With the end of a chaotic school year now in sight, district leaders are beginning to shift their focus to making plans for students’ re-entry in the fall. But the continuing uncertainty makes it difficult to plan just a few months ahead.
“Every day is a new crisis, a new piece of information and then new questions,” says Heather Hough, executive director of Policy Analysis for California Education (PACE), a research center led by faculty at Stanford University, the University of Southern California and the University of California campuses at Berkeley, Davis and Los Angeles.
On this episode of School’s In, Hough joins Stanford Graduate School of Education (GSE) Dean Dan Schwartz and Senior Lecturer Denise Pope to talk about how school policymakers have navigated their way through the COVID-19 crisis, and the decisions they now face as they consider when and how to reopen in the fall.

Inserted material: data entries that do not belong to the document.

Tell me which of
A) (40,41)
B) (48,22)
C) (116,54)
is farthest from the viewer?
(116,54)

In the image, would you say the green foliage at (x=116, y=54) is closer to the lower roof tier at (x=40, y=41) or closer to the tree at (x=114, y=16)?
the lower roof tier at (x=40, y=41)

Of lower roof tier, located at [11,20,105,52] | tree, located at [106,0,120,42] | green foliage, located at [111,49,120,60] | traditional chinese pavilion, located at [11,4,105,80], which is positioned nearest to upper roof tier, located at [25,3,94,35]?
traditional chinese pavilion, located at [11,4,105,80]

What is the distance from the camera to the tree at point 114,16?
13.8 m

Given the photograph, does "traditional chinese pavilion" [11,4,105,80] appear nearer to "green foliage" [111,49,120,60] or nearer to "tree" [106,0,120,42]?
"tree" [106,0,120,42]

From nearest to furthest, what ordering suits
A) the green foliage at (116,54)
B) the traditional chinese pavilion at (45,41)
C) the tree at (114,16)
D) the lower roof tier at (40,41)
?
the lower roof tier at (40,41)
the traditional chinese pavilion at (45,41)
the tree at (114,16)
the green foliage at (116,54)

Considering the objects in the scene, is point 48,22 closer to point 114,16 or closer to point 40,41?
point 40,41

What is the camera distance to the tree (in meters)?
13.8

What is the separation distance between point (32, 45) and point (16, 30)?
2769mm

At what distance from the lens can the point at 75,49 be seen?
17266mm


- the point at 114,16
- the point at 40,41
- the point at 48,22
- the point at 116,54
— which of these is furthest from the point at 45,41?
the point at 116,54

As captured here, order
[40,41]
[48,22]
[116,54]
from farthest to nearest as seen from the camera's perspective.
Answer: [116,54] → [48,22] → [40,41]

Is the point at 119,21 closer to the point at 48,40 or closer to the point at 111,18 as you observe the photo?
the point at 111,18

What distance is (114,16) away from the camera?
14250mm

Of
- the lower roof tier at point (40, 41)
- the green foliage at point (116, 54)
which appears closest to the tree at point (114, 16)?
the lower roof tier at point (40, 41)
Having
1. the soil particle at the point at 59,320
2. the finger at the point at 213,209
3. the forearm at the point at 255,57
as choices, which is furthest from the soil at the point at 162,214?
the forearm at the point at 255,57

Hough says that school leaders are now grappling with three “buckets” of scenarios as they look to fall: students return full-time, not at all or in some kind of hybrid arrangement between the two. “But within that hybrid there are so many options,” she says, including myriad ways of limiting the number of students in class at one time—and each scenario involves intricate logistics around necessities such as staffing, technology, food service and sanitation.
Complicating the scenario-planning further is the uncertainty of how the pandemic will play out economically.
“Taxes were pushed back from April to July, which means that state policymakers don't actually know how much money they're going to have to allocate to public services,” says Hough. “We can look back at what's happened in the past to try to develop an educated guess as to what it might look like, but there are many reasons to believe that this impact will be worse than what we've experienced in the past.”
But for schools, “this isn't just a financial crisis,” she says. “This is also a learning crisis.” School closures have likely diminished student learning significantly and exacerbated the achievement gap: The level of instruction each student is getting varies enormously, along with family and household conditions. “Many are experiencing crisis, trauma and perhaps even abuse in the most dire cases,” she says.
When school restarts in the fall, local leaders need to have systems in place to meet students’ individual needs—academic, psychological and social-emotional—in a concrete way, Hough says. That means not “being constrained by some of the things that have constrained us in the past, like class sizes or instructional minutes.”